Seorang anak katakanlah bernama Lela Imhof adalah seorang anak pra sekolah yang bahagia dan penuh keingintahuan akan dunia di sekitarnya. Dia sibuk belajar untuk mengenal huruf dan angka dan bagaimana membaca dan menulis namanya. Ya..dia adalah seorang anak yang buta. Untuk Lela secepatnya diberikan literasi braile khususnya braile yang dicetak ke atas kertas akan memastikannya untuk memasuki sekolah taman kanak-kanak sebagaimana halnya anak-anak yang lainnya.

“Kami ingin Lela disiapkan secara akademis sebelum memasuki sekolah taman kanak-kanak sebagaimana anak-anak lainnya,” demikian kata Carrie Sutherland, Ibu Lela. “Itu artinya memulai sesegera mungkin dengan melabeli barang-barang di rumah dengan braile dan menyediakan akses ke buku-buku braile dan mesin tik braile. Segala sesuatu bisa dilakukan anak tiga tahun dalam mencetak, kami lakukan dengan braile pada kertas.”

Sebagaimana membaca dengan penglihatan, literasi braile adalah esensial untuk perkembangan anak-anak yang buta, dan berhubungan dengan kepuasan yang lebih, penghargaan diri dan kesuksesan pekerjaan di kemudian hari dalam kehidupan dengan kelemahan penglihatan.

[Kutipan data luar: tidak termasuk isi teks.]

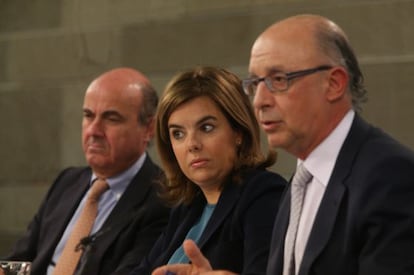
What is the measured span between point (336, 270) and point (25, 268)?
0.94 meters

Skil literasi braile di awal waktu akan menolong Lela ketika beranjak dewasa. Kertas akan memainkan peran yang lebih banyak di dalam hidupnya sebagaimana pada orang dengan penglihatan. “Pikirkanlah seberapa banyak Anda menggunakan kertas dalam kehidupan Anda sehari-hari, membuat daftar belanjaan atau membuat catatan ketika Anda menelpon ,” kata Sutherland. “Tanpa literasi braile dan akses ke peralatan sederhana seperti Perkin Brailler dan kertas, Anda harus mengandalkan hanya pada ingatan Anda untuk semuanya itu.”